• [SHORT PROBLEM]:
Rewrite the stretch of the records from the line containing "How much spatial" through the end of the records, replacing "shrub" with "bush" and leaving everything else unchanged.

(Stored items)
+ + + + + + +

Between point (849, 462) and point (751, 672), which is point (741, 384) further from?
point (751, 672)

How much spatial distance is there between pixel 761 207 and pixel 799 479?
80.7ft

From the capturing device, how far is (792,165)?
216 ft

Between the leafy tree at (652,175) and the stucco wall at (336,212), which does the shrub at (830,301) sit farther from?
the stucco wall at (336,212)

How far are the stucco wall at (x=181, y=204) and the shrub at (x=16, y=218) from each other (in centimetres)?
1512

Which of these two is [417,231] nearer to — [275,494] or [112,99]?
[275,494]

+ + + + + + +

• [ANSWER IN FULL]:
How much spatial distance is there between pixel 761 207 and pixel 799 479?
80.7ft

From the capturing device, how far is (792,165)?
216 ft

Between the leafy tree at (652,175) and the stucco wall at (336,212), which does the bush at (830,301) sit farther from?
the stucco wall at (336,212)

How far are the stucco wall at (x=181, y=204) and the bush at (x=16, y=218) from each other (in centimetres)?
1512

Which of these two is [417,231] nearer to — [275,494] or [112,99]?
[275,494]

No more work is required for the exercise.